Evolution of multiple additive loci caused divergence between Drosophila yakuba and D. santomea in wing rowing during male courtship

Affiliations

Evolution of multiple additive loci caused divergence between Drosophila yakuba and D. santomea in wing rowing during male courtship

Jessica Cande et al. PLoS One. 2012.

Abstract

In Drosophila, male flies perform innate, stereotyped courtship behavior. This innate behavior evolves rapidly between fly species, and is likely to have contributed to reproductive isolation and species divergence. We currently understand little about the neurobiological and genetic mechanisms that contributed to the evolution of courtship behavior. Here we describe a novel behavioral difference between the two closely related species D. yakuba and D. santomea: the frequency of wing rowing during courtship. During courtship, D. santomea males repeatedly rotate their wing blades to face forward and then back (rowing), while D. yakuba males rarely row their wings. We found little intraspecific variation in the frequency of wing rowing for both species.
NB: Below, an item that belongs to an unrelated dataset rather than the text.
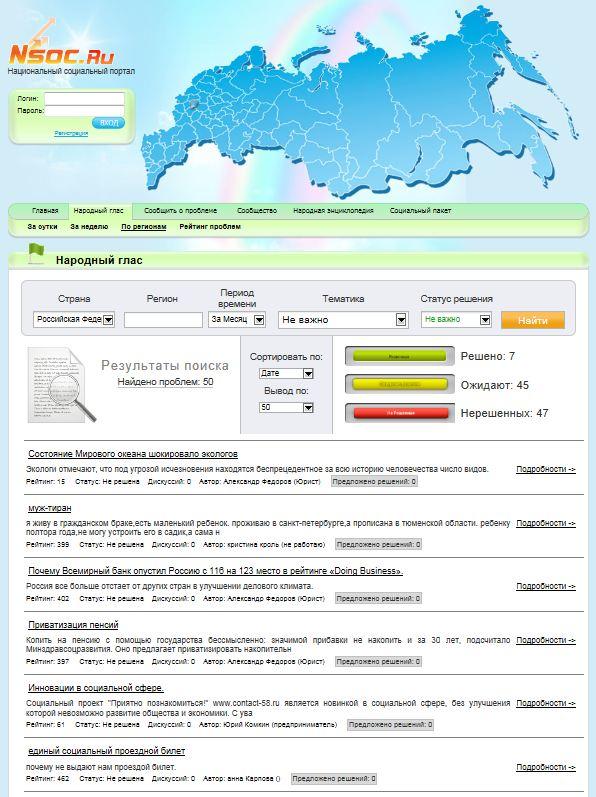Редизайн NSOC.ru. Проблемы по регионам.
We exploited multiplexed shotgun genotyping (MSG) to genotype two backcross populations with a single lane of Illumina sequencing. We performed quantitative trait locus (QTL) mapping using the ancestry information estimated by MSG and found that the species difference in wing rowing mapped to four or five genetically separable regions. We found no evidence that these loci display epistasis. The identified loci all act in the same direction and can account for most of the species difference.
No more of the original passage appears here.